Compliance » Burned Out Diner Sues Minneapolis Over Lack Of Protection During Uprising

Burned Out Diner Sues Minneapolis Over Lack Of Protection During Uprising

February 23, 2021


A diner that was destroyed during the disturbances following the death of George Floyd in Minneapolis has sued the city and its mayor, Jacob Frey, in Minnesota state court. In the complaint, the two owners of the Town Talk Diner allege the city and the mayor, by way of what they did and did not do during the rioting, failed to provide any protection to their establishment. Hundreds of businesses were damaged during the uprising, many of them beyond repair, and some, like the diner, burned to the ground, but this is reportedly the first case of a business suing over lack of protection.

The Town Talk was located about a hundred yards from the Minneapolis Third Precinct police headquarters, which was the reporting station for the officers who are being charged in the George Floyd case. The station was overrun, abandoned and torched by demonstrators on the night of May 28.

On the night of May 27, two days after Floyd was killed, the situation in the area near the Third Precinct police station was already “extremely dangerous,” according to the complaint. “Fully aware of the serious safety issues they created, Mayor Frey and the City stood back and watched as their failure to follow the policies in place destroyed the businesses on Lake Street.
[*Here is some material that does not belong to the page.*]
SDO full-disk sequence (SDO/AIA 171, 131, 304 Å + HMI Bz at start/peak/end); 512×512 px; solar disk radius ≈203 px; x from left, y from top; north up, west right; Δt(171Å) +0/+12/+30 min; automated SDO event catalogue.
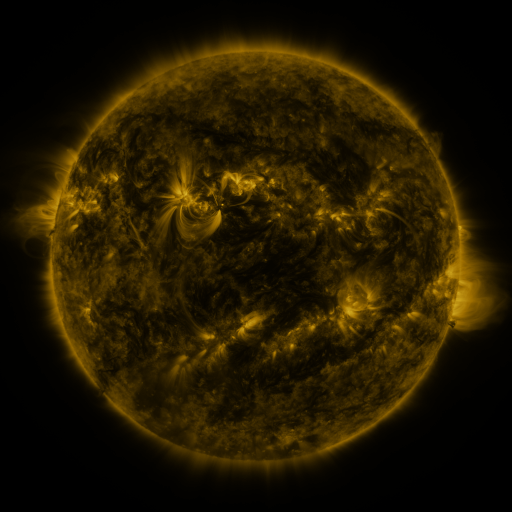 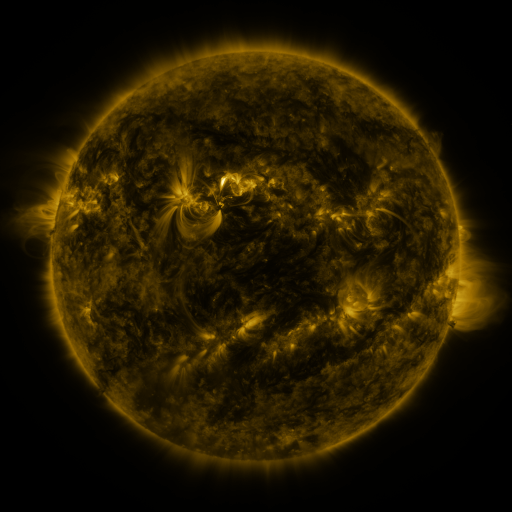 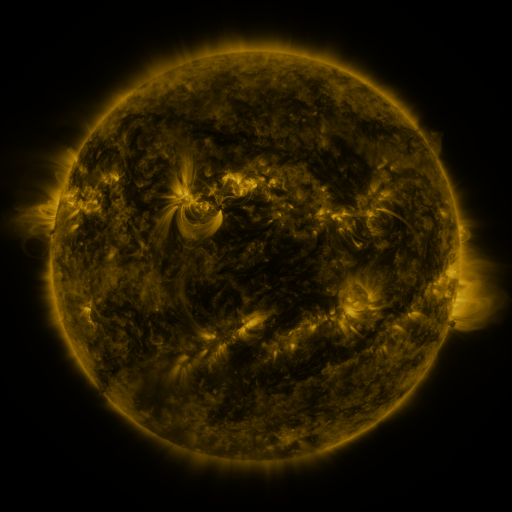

Residents and business owners near the MPD’s Third Precinct noticed vehicles dropping off pallets of bricks and other objects typically used to cause property destruction. Police were notified and questioned regarding the activity. The residents and business owners were told to ‘get thef#$@ out of the area’ by the police.”

Much of the case made in the complaint centers on the mayor’s alleged failure to make a timely request for help from the Minnesota National Guard. Some months ago a feature article in the Minneapolis Star Tribune examined communications among city and state officials and others regarding the Guard deployment, and while that article provides a detailed timeline, it still leaves plenty to litigate about. It reports, for example, that on Wednesday, May 27, Mayor Frey called Minnesota Governor Tim Walz and requested assistance from the Minnesota National Guard: “Frey said Walz ‘did not say yes. He said he would consider it.’ Frey insists that he explicitly asked that night whether his verbal requests constituted a formal request for the National Guard, and the governor’s staff confirmed that they did. The governor’s office disputes that.”

The plaintiffs ask for “actual damages in excess of $4,500,000.00,” plus interest, attorney and investigative costs, and other “monetary, injunctive, and declaratory relief as the Court may deem just and proper.”